Initially, the Cassandra DBMS was developed by Facebook and in 2009 was transferred to the admonia of the Apache Foundation. Industrial solutions based on Cassandra are deployed to ensure the operation of companies such as Apple, Adobe, Cern, Cisco, IBM, HP, Comcast, Disney, Ebay, Huawei, Netflix, Sony, Rackspace, Reddit and Twitter. For example, an Apache Cassandra’s storage infrastructure in Apache Cassandra has more than a thousand clusters, including 160 thousand nodes and storing more than 100 petabytes of data. In Huawei, more than 300 Apache Cassandra clusters are used, including 30 thousand nodes, and NetFlix has more than 100 clusters covering 10 thousand nodes and processing more than a trillion requests per day.
CASSANDRA DBMS combines a fully distributed HASH system Dynamo, providing almost linear scalability with an increase in the amount of data. Cassandra uses a storage model based on columnfamily family (ColumnFamily), which is different from the systems of such memcachedb, which store data only in the key / value ligament, the ability to organize storage of hashes with several nesting levels.

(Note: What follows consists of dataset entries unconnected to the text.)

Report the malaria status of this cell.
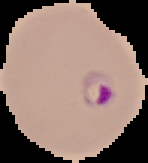

Parasitized.

Image is 148×163 pixels. Segmented cell region on a black background. From a thin blood film.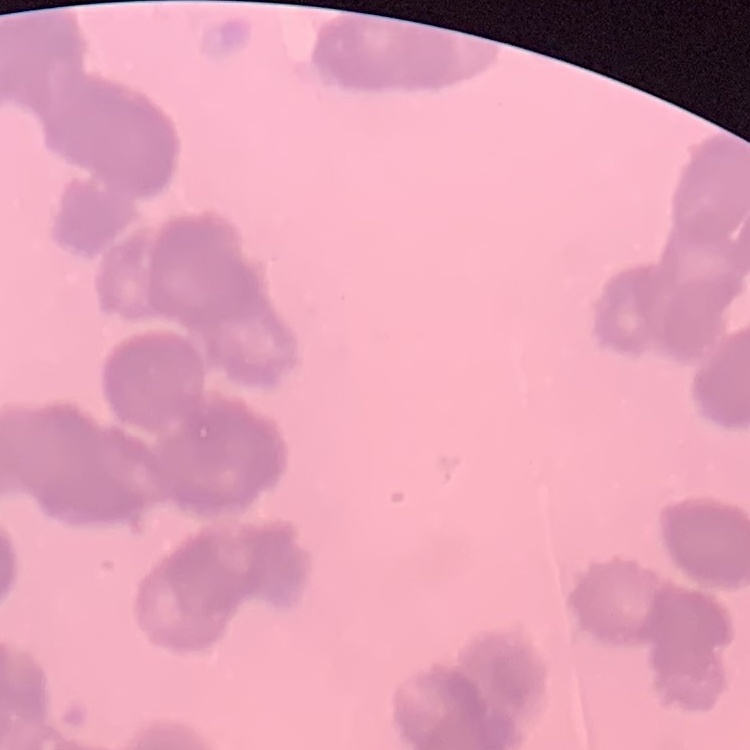
erythrocyte morphology = rouleaux formation
image type = square crop of a larger photomicrograph
stain = Field's or Giemsa
preparation = thin blood filmAssess this cell for malaria.
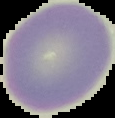

It is uninfected.

From a thin blood smear. Segmented cell region on a black background. Image is 115×118 pixels.Assess this cell for malaria.
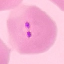
Parasitized.

Cell patch, automatically extracted from a larger field of view and resized to 64 × 64 pixels. Giemsa-stained preparation. Photographed with a smartphone camera at the microscope eyepiece. Thin smear of blood.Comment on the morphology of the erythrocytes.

To simplify interaction with the database, the language of formation of structured requests CQL (Cassandra Query Language) , resembling SQL, but trimmed by functionality. From the ability to note the support of the names of names and column families, creating indexes through the expression “Create Index”.
DBMS Allows you to create storage resistant: placed in database data is automatically replicated to several distributed network nodes, which can cover different data centers. If the node fails, its functions are picked up by other nodes on the fly. Adding new nodes to the cluster and the update version of Cassandra is made on the fly, without additional manual intervention and reconfiguring other nodes. CQL support drivers are prepared for languages python , java (jdbc / dbapi2), Ruby , PHP , C ++ and javascript (node.js).